Barbara FAKHOURI, Plaintiff–Appellant, v. OBER GATLINBURG, INC., Defendant–Appellee.
Barbara Fakhouri sought damages from a Tennessee ski resort after she suffered injuries while using a tramway on the resort's property in August 2012. Because a Tennessee statute immunizes the ski resort from liability for this claim, we affirm the district court's grant of summary judgment to the resort.

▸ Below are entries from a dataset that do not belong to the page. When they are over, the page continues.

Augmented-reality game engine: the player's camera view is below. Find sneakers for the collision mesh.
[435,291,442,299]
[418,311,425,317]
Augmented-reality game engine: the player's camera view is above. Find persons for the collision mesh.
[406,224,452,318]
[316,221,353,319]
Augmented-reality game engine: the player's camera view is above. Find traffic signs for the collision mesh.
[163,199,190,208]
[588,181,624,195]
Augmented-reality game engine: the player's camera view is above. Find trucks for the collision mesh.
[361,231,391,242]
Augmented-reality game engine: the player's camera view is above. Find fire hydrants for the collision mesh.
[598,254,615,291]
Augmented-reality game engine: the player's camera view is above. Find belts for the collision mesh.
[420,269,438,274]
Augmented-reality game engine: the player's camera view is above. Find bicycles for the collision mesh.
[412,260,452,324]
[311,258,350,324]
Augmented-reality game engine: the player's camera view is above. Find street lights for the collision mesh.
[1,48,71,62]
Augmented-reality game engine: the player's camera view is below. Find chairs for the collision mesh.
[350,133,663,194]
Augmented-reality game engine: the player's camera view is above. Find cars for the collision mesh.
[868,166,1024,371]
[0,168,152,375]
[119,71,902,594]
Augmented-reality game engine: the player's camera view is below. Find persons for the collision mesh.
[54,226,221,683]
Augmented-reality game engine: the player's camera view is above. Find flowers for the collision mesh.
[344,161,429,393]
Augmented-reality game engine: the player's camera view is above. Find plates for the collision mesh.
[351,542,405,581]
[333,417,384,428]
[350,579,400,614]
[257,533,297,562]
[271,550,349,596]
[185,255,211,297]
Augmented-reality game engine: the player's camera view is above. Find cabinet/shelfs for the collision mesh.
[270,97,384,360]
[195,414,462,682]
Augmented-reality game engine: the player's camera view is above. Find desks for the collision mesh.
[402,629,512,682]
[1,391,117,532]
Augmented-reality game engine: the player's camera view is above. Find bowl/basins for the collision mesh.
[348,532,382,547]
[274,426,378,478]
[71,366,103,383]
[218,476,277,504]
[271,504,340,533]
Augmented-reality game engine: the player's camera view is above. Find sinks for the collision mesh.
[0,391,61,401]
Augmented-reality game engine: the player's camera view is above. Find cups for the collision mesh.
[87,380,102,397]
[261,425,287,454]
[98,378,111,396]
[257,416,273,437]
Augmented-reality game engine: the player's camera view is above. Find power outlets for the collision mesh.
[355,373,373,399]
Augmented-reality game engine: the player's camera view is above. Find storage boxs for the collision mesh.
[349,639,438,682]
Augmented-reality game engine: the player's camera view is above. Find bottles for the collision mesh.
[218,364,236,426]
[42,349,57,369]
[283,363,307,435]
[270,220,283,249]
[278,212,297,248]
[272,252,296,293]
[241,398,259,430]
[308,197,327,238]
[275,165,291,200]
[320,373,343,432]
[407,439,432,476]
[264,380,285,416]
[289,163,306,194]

Fakhouri, a resident of Michigan who uses a wheelchair, traveled to eastern Tennessee for a family vacation in the summer of 2012. She visited Ober Gatlinburg, a ski resort that has at least four slopes, including advanced and expert routes. The business model for a Tennessee ski resort, no surprise, does not depend on earnings from ski lift tickets alone. The resort also has a year-round amusement park, restaurant, lounge, and shopping center alongside the ski paths and mountain trails. To bring visitors to and from the ski area and associated attractions, Ober Gatlinburg operates a tramway, which Fakhouri rode without incident up the mountain when she arrived at the site. When she tried to enter the tram for her return trip, however, her wheelchair caught on the tram, breaking one of the wheels and causing her leg to buckle underneath the chair. She sought medical treatment for injuries to her leg and neck, and she continues to experience swelling, weakness, poor blood flow, and discoloration in the affected leg.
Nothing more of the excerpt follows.